Why You Should Care About 1903

Why You Should Care About 1903

  • 1903 was a good year to be an American. Theodore Roosevelt was a popular and capable president. Unemployment stood at just 3.9 percent, and a first-class stamp cost two cents.


    It was a good year to be a kid, with Morris and Rose Michtom introducing the first teddy bear in the United States, while the first box of Crayola crayons was made and sold for five cents.


    It was a good year to be a baseball fan, with the American League’s Boston Americans defeating the National League’s Pittsburgh Pirates in the first modern World Series.


    It was a good year for national security, with Cuba leasing Guantánamo Bay to the United States "in perpetuity” in accordance with the Cuban-American Treaty.

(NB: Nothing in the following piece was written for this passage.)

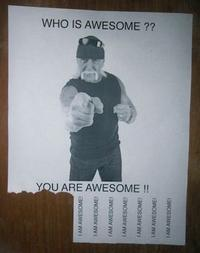 IRL Troll Posters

    It was a good year for soft drinks, with the formation of the Pepsi Cola Company. Perhaps this is why Coca-Cola decided to remove cocaine as a key ingredient from their formula that year, although we can’t confirm this. At the time, approximately nine milligrams of cocaine was included in every glass of Coca-Cola.


    It was a good year to get high in the world of aviation, with Wilbur and Orville Wright completing the first flight of a powered aircraft in Kitty Hawk, NC.


    It was a good year for racing, with the first stock car event held at the Milwaukee Mile. William Jones won with an average speed of 50 miles per hour. Also, 60 cyclists competing in the first Tour de France, a race won by some French guy.


    It was a good year for traveling across the country, with George Wyman riding his 1902 California Motorcycle Company motor bicycle – with a 1.5 horsepower engine – from San Francisco to New York City in 51 days.


    20 days later, Dr. Horatio Nelson Jackson and Sewall K. Crocker became the first people to drive a car – a 1903 Winton touring car – across the United States, from San Francisco to New York. Although the car blew a tire just 15 miles into the journey, they eventually completed the trip in 63 days, using more than 800 gallons of gas.


    Harley Davidson 110th Website


    It was a historic year for motorcycles in general, with William S. Harley and Arthur Davidson selling the first production Harley Davidson motorcycle to Henry Meyer, a childhood buddy of Harley and Davidson, in Milwaukee.


    The motorcycle, built to be a racer with a 3 1/8-inch bore and 3 1/2-inch stroke, was built in a 10 x 15-foot wooden shed that had the words “Harley-Davidson Motorcycle Company” scribbled on the door.


    In honor of this milestone, Harley Davidson is recognizing 110 years of freedom at the Harley Davidson 110th Anniversary Celebration. Headlined by Toby Keith, Aerosmith and Kid Rock, this event will feature four days of bikes, music and parties from August 29-September 1.


    2013 is already a ridiculously good year for riders, with ROT Rally and Sturgis already in the books, and this event promising to be a history-maker. We’ll be there with Biker Bar demonstrations so you can see the simplest, fastest and most secure way to trailer your Harley without the straps.


    110 years really does fly by when you’re having fun, doesn’t it?